Ümit KARDAŞ
Yürütmeyi tek başına temsil eden Cumhurbaşkanı Erdoğan, İstanbul Sözleşmesi’nden çıkmayı gerekçelendirirken iç hukuktaki mevzuatın kadını korumada yeterli olacağını vurguladı.
İstanbul Sözleşmesi’nin şiddeti önleme, koruma, ceza yargılaması ve politikası ilkeleri bakımından toplumsal cinsiyete dayalı şiddete karşı bir şemsiye oluşturduğu, çatı görevi gördüğü açık. Nitekim Sözleşme, 6284 sayılı yasanın hazırlanması ve kanunlaşması bakımından zorlayıcı bir referans oldu. Sözleşme, kadının güçlendirilmesi, toplumsal cinsiyete dayalı şiddetin önlenmesi, etkin yargısal süreçlerin yürütülmesi, destek ve koruma mekanizmalarının oluşturulması konularında sözleşmeye taraf devletlere yol haritası çizmekte.

**Verilen Liste**
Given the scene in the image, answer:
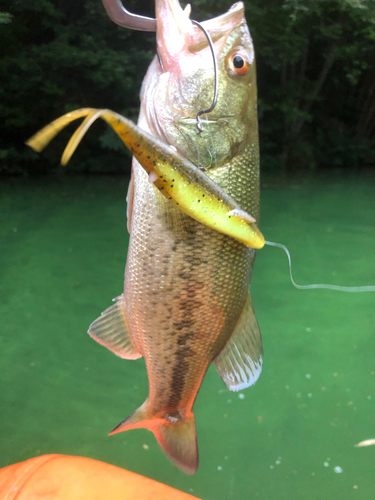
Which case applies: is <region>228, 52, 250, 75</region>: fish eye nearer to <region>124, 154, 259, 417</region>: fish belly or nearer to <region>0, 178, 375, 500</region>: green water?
<region>124, 154, 259, 417</region>: fish belly

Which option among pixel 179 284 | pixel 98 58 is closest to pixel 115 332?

**Çalışma Soruları**
1: İstanbul Sözleşmesi yazısında "İstanbul Sözleşmesi’nin şiddeti" sözleriyle başlayıp "yol haritası çizmekte." sözlerine kadar inen bölümün tamamını kelimesi kelimesine yeniden yazın.
2: İstanbul Sözleşmesi yazısını kaldığı yerden alıp ilerletin.
Buradaki liste, İstanbul Sözleşmesi yazısıyla hiçbir bağlantı taşımıyor.

**Yanıtlar**
1:
İstanbul Sözleşmesi’nin şiddeti önleme, koruma, ceza yargılaması ve politikası ilkeleri bakımından toplumsal cinsiyete dayalı şiddete karşı bir şemsiye oluşturduğu, çatı görevi gördüğü açık. Nitekim Sözleşme, 6284 sayılı yasanın hazırlanması ve kanunlaşması bakımından zorlayıcı bir referans oldu. Sözleşme, kadının güçlendirilmesi, toplumsal cinsiyete dayalı şiddetin önlenmesi, etkin yargısal süreçlerin yürütülmesi, destek ve koruma mekanizmalarının oluşturulması konularında sözleşmeye taraf devletlere yol haritası çizmekte.

2:
6284 sayılı kanun temelini İstanbul Sözleşmesi’nden alırken, gerekçesinde Sözleşme’ye atıflar içermekte. O halde iç politik çıkarlar dışında bu sözleşmeden çekilmenin hiçbir anlamı ve yararı bulunmamakta. Daha önce belirttiğimiz gibi sözleşmeden çıkma kararı fonksiyon gaspı nedeniyle hukuki anlamda yok hükmünde.
Ayrıca AİHM kadına şiddete ilişkin kararlarında BM bildirgesi, İnter-Amerikan sözleşmesi ve İstanbul Sözleşmesi’nin ortak yaklaşımını benimseyen kararlar vermekte. Anayasa Mahkemesi de Sözleşme’ye referans vererek bu Sözleşme’nin şiddet mağduru olan kadın ve çocukları etkin biçimde korumaya yönelik olduğuna ilişkin vurgu yaptı.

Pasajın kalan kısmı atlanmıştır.